法元果然不再理会华瑶崧,
转过身来继续说道,“要找到那悖论奇点,就必须先明白这三垣玄一大阵最核心的运转原理。八个字可以概括:三垣循光,必有躔次。”
法元说话的方式极其怪异,
不像是一个正在破阵的敌人,
倒像是一个站在讲坛上的夫子,
借着敌人的阵图,在给山坡上的邪道众人们上一堂公开课。
他的声音洪亮而从容,
每一个字都故意送到了玉清观所有人的耳中。
“玉清观这三恒大阵,其根基不在大地,而在天穹。

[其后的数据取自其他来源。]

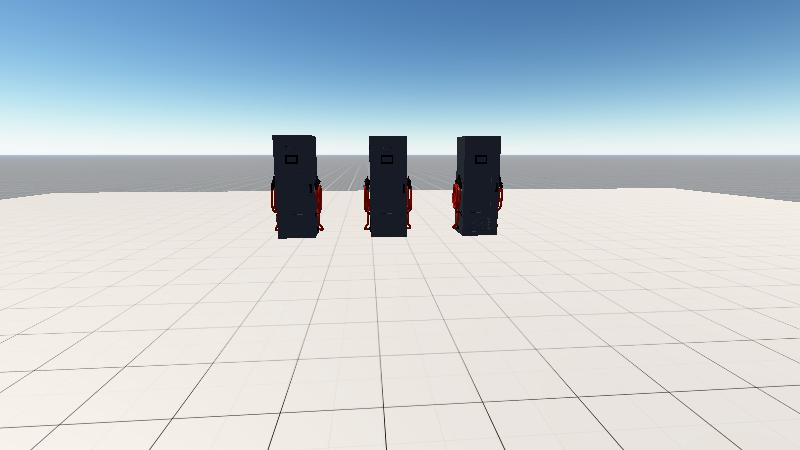 CB2021110410451819020061充电桩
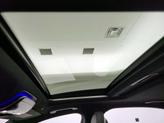 Thumbnail of 2022 White Mercedes-Benz C-Class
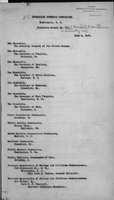 Tentative valuation of the property of the Norfolk and Western Railway Company as of June 30, 1916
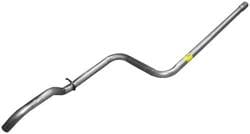 Walker Exhaust Pipe  image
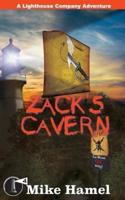 Zack's Cavern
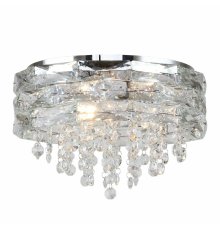 Потолочный светильник F-Promo Icicle 4250-3C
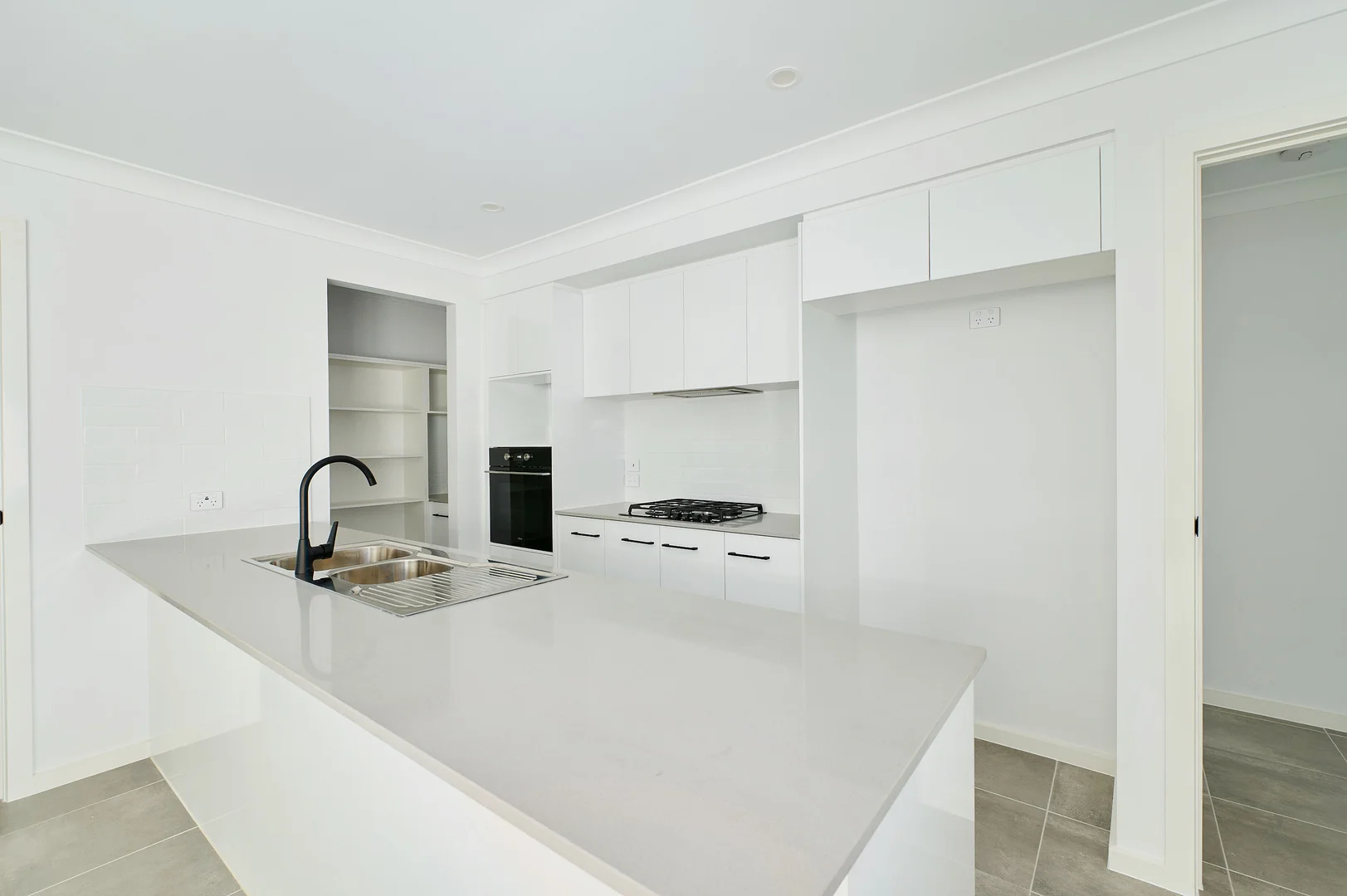 Additional image 2 of 3 Amity Crescent, Thrumster NSW 2444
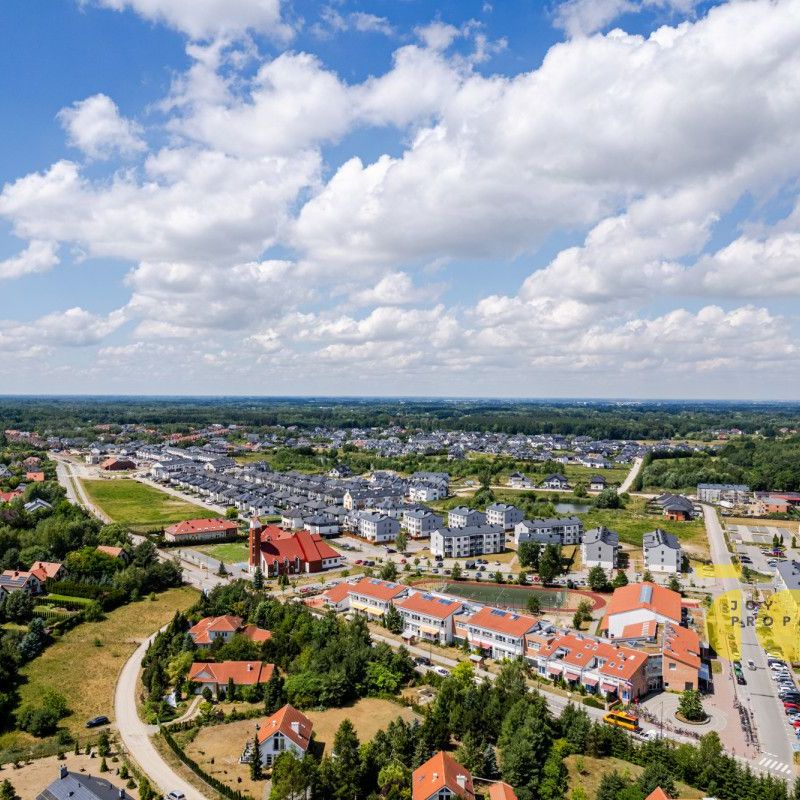 Dom Z OGRÓDKIEM KSIĄŻENICE WYNAJEM - Photo 1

紫微、太微、天市三垣星图,并非仅仅刻在法宝上的符文——它们与夜空之上真实运转的三垣星宿之间,存在着一种隐秘的‘躔次对应’关系。所谓躔次,便是星辰在轨道上的具体位置与运行次序。布阵者以无上法力,将大阵的运行周期与三垣星宿的真实运行轨迹强行同步。因此大阵每一次换气、每一回三色流转,都不是随机的——它们在严格遵循天上三垣的星躔规律运转。紫微何时转光,太微何时换气,天市何时更迭——全都受到星宿运行时刻的制约。”
他微微一顿,
嘴角浮起一丝冷冽而笃定的笑意,
做了最后的收束:“这就是此阵最强的地方,也是它唯一的破绽——因为它早已不是一座凡间阵法,而是一套精密运转的天体仪轨。既然是仪轨,就必定存有可以被推算的‘定数’。而这定数之中,便藏着一处悖论奇点。”
就在法元最后一个字落下的瞬间,
山门楼上那个被众人搀扶着、面色惨白的玉清大师忽然浑身剧震,
猛地张开嘴,
“噗——”
一口猩红鲜血直直喷在身前那枚阵法令牌之上。
那令牌上的三垣符文被血溅得一片模糊,形状凄惨。
“这不可能……这不可能……”
她整个人如同被抽去了脊梁骨般瘫软在地,
颤抖地抬起手指着空中的法元,
脸上写满了不可置信的惊骇与绝望。
“玉清大师!到底怎么了?”
“玉清大师,你没事吧?”
周围的正道修士们全慌了,
纷纷围上前去。
“不……不可能……不可能……”
玉清大师的声音像是被人掐住了喉咙,
每一个字都带着颤意,
像是从胸腔最深处一个字一个字地碾出来似的,“这三垣星躔推演之法,还有那悖论奇点——是独属于我优昙师尊的秘传之术,师尊只传了我一人!连妙一夫人都尚不知晓……法元他怎么可能知道?他怎么可能知道……”
此言一出,
在场所有人都被这句话震得目瞪口呆。